The 3rd annual Hollywood Fringe Festival is 11 straight days of early morning, mid-day, primetime and late night shows that add up to over 200 productions of theater, music, dance, film, comedy, tragedy and the just plain weird.

Since it’s humanly impossible to see it all, I took a more geographical approach: camping out at one venue a day, and seeing as much as I could before my eyes and head needed to rest.

What’s distinct about Fringe is that it gives creators opportunities to do the unusual. You can present a 20-minute dream sequence, workshop some dance, or remount a full-scale classic like Sam Shepard’s “Fool For Love” or Arthur Miller’s “The Crucible,” or tell a new, bold, un-market-tested story.

I think the key component of my Fringe experience is the idea of theater being about storytelling — and not the average made-for-primetime stories that make it to TV, film and Broadway — weird stories, personal stories; love and death, but with a tinge of fringe. Here, veterans and newbies take chances on presenting works that are born of a need to tell a tale, and they tell these stories through a variety of methods.

Storytelling methods included very personal spoken monologues, exhibited in “Voices in My Head” by veteran voiceover actor Bill Ratner, which recounts the author’s youthful experiences of loss and growth into one of the country’s most heard voices. Another show utilizing the monologue was the more theatrical presentation of John Sinner’s “If Water Were Present it Would Be Called Drowning,” which recounts a mother and wife’s slow demise into nothingness. Considered one of the best new examples of surrealist theater, the work is essentially a one-woman show performed with an open generosity and bravery by Betsy Moore, who straddles laundry and the kitchen table in a search for satisfaction.

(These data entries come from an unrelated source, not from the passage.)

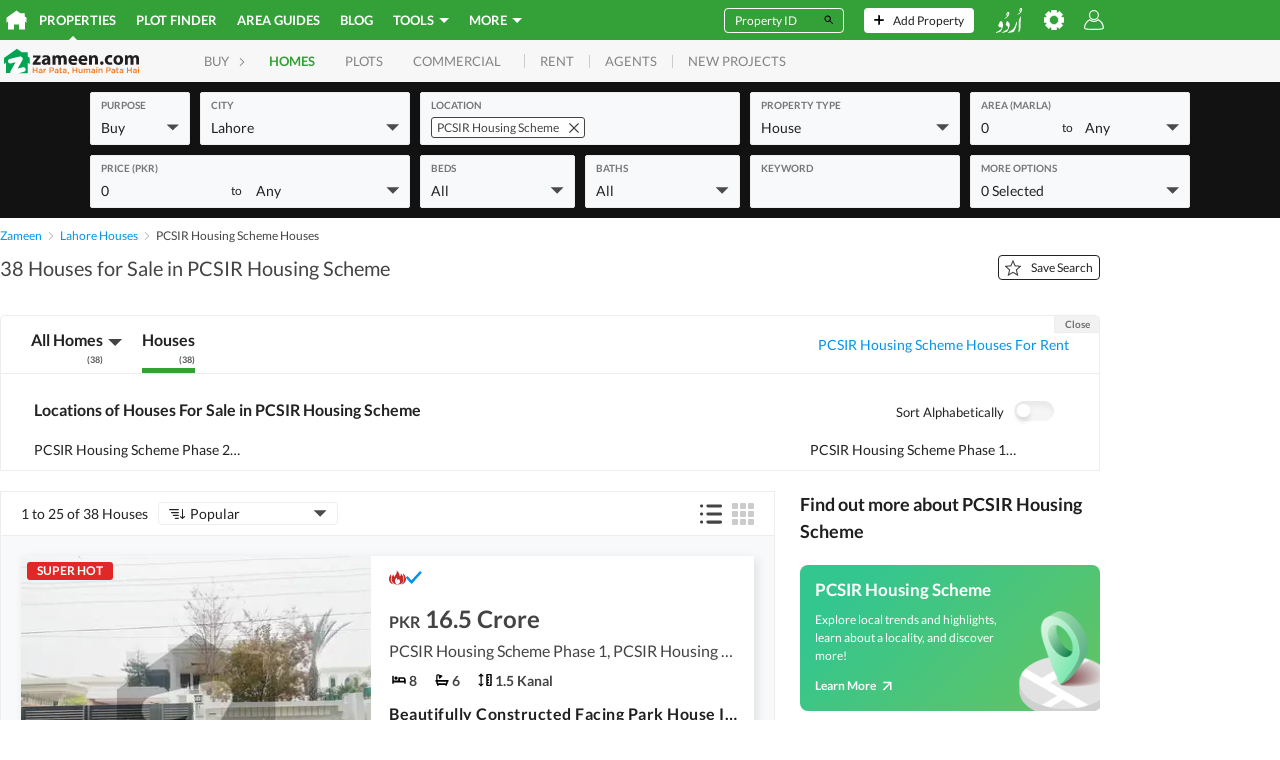

--- FILE ---
content_type: text/html; charset=utf-8
request_url: https://www.google.com/recaptcha/api2/aframe
body_size: 180
content:
<!DOCTYPE HTML><html><head><meta http-equiv="content-type" content="text/html; charset=UTF-8"></head><body><script nonce="-ncyBrxQckySfFv2uKdHrg">/** Anti-fraud and anti-abuse applications only. See google.com/recaptcha */ try{var clients={'sodar':'https://pagead2.googlesyndication.com/pagead/sodar?'};window.addEventListener("message",function(a){try{if(a.source===window.parent){var b=JSON.parse(a.data);var c=clients[b['id']];if(c){var d=document.createElement('img');d.src=c+b['params']+'&rc='+(localStorage.getItem("rc::a")?sessionStorage.getItem("rc::b"):"");window.document.body.appendChild(d);sessionStorage.setItem("rc::e",parseInt(sessionStorage.getItem("rc::e")||0)+1);localStorage.setItem("rc::h",'1770000713490');}}}catch(b){}});window.parent.postMessage("_grecaptcha_ready", "*");}catch(b){}</script></body></html>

More one-acts bring diabolical tales, as in the drug-tinged, Willy Wonka-ness of “Nostalgium,” where two neighbors make a deathly pact to find happiness, or the sinister evangelicals of Michael Etzrodt’s “John 10:10,” in which the rapid-fire dialogue, dripping in subversive humor, is funnier than one would think could be found in such a tragic and dark tale of swindling.

Religion seems to be the voice in the head of a lot of the writers this year, as is the quest for love lost and found, which is mentioned in about 50 percent of the program synopses.

Existential crises abound, as in the dream sequence of “BoxWindowDoor,” where a woman roams a stage of sculptural remains to recount and resist memories of a death. The much more sexy and stylized “The Black Glass” almost mocks the corporate greed of a modern capitalist man tormented by his conscious, who is embodied on stage, clothed in devilish red and black and accompanied by two women.

The Fringe Festival makes room for movement, music and film as well. One movement piece imported from San Diego is the collaborative dance work “FIVE,” which presents generally strong choreography that is unfortunately undermined by direction, which divides it into five stories that are explained to the audience before the piece begins. In this case, it would have been best to let the dance speak for itself –it felt like the creators didn’t trust it or the audience enough to "get it." A particularly beautiful moment is the dance film at end of the program, which features a pregnant woman moving her way through sand dunes.

It’s not too late to witness these one-of-a-kind performances for yourself! Truthfully, there is no way to explain what you should go see, but there is a way to see what others thought of what they saw: The Fringe website has a review tab on each production’s page that offers audience feedback, and, if you need more references, the critical website Bitter Lemons has created a “FringeMeter” that is helpful in sussing out what to see.